··· RECORD EXTRACTS

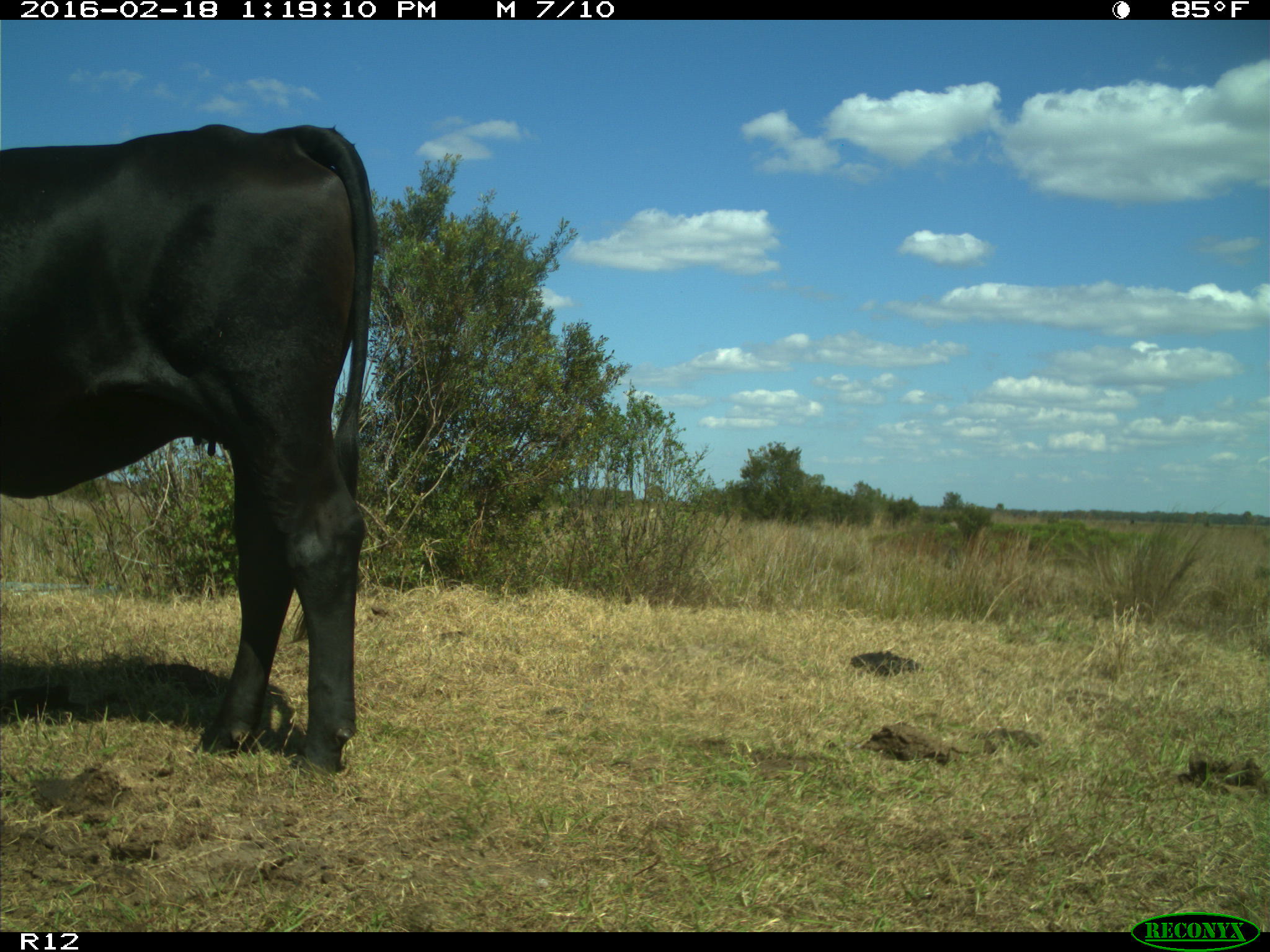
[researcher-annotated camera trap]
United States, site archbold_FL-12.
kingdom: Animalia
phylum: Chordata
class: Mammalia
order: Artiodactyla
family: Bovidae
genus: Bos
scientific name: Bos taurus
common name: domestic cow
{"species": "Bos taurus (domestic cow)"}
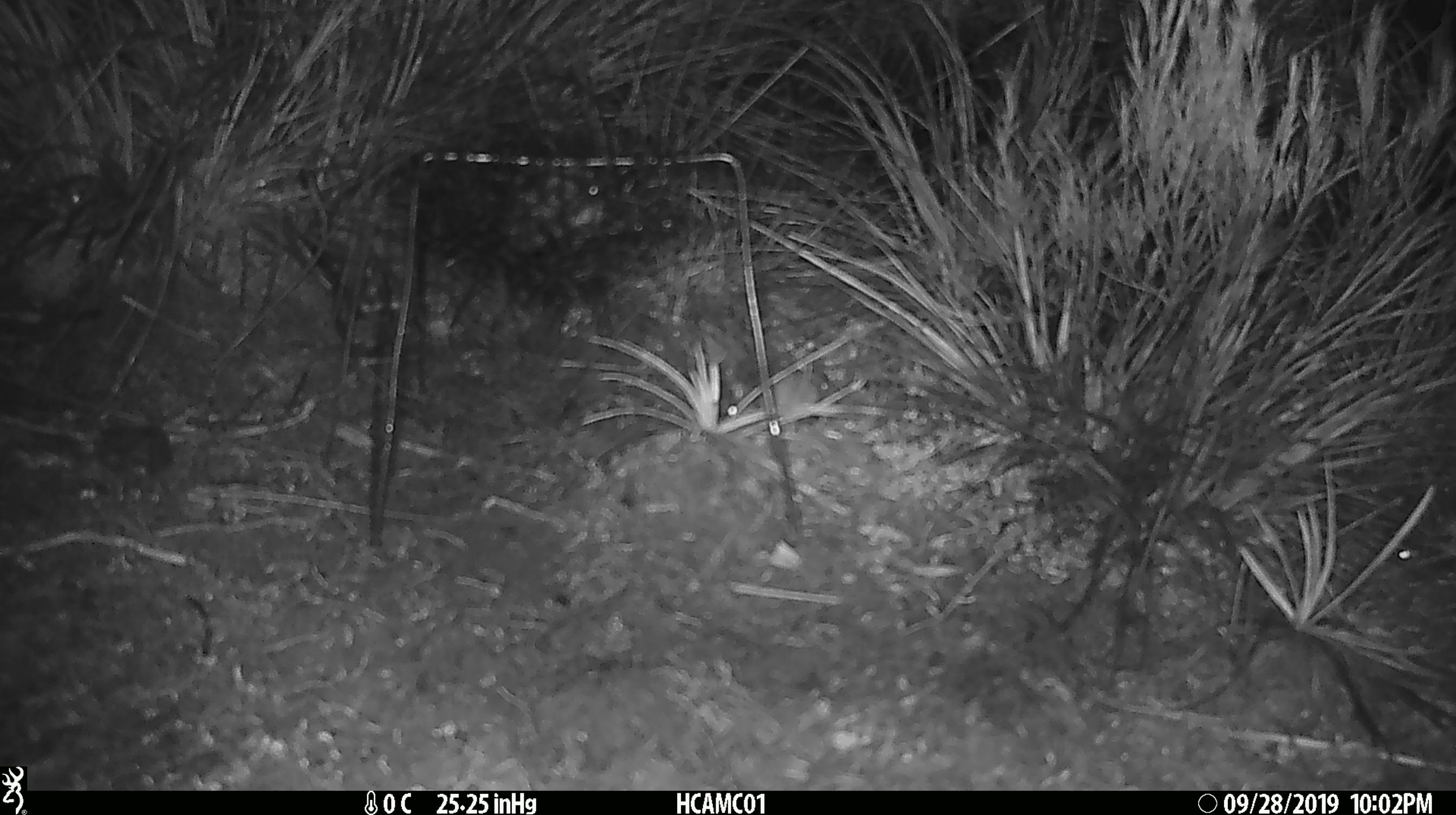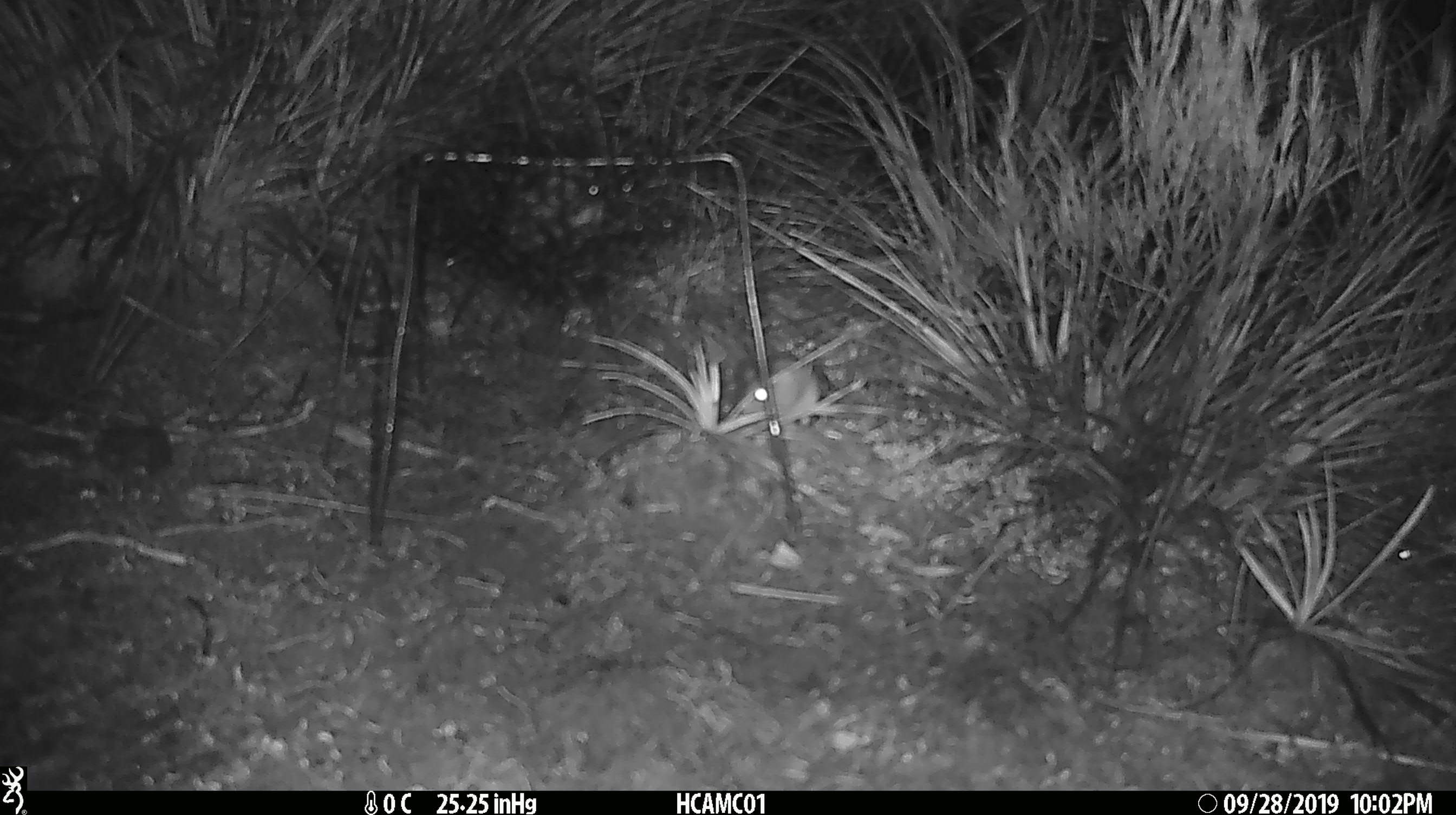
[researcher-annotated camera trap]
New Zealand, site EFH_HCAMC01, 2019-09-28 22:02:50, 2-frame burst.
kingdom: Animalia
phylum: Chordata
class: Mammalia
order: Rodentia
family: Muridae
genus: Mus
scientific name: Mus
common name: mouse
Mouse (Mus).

······

Starting at the line that holds "family: Bovidae", repeat every line through the end of the listing exactly as written, skipping any picture.

family: Bovidae
genus: Bos
scientific name: Bos taurus
common name: domestic cow
{"species": "Bos taurus (domestic cow)"}
[researcher-annotated camera trap]
New Zealand, site EFH_HCAMC01, 2019-09-28 22:02:50, 2-frame burst.
kingdom: Animalia
phylum: Chordata
class: Mammalia
order: Rodentia
family: Muridae
genus: Mus
scientific name: Mus
common name: mouse
Mouse (Mus).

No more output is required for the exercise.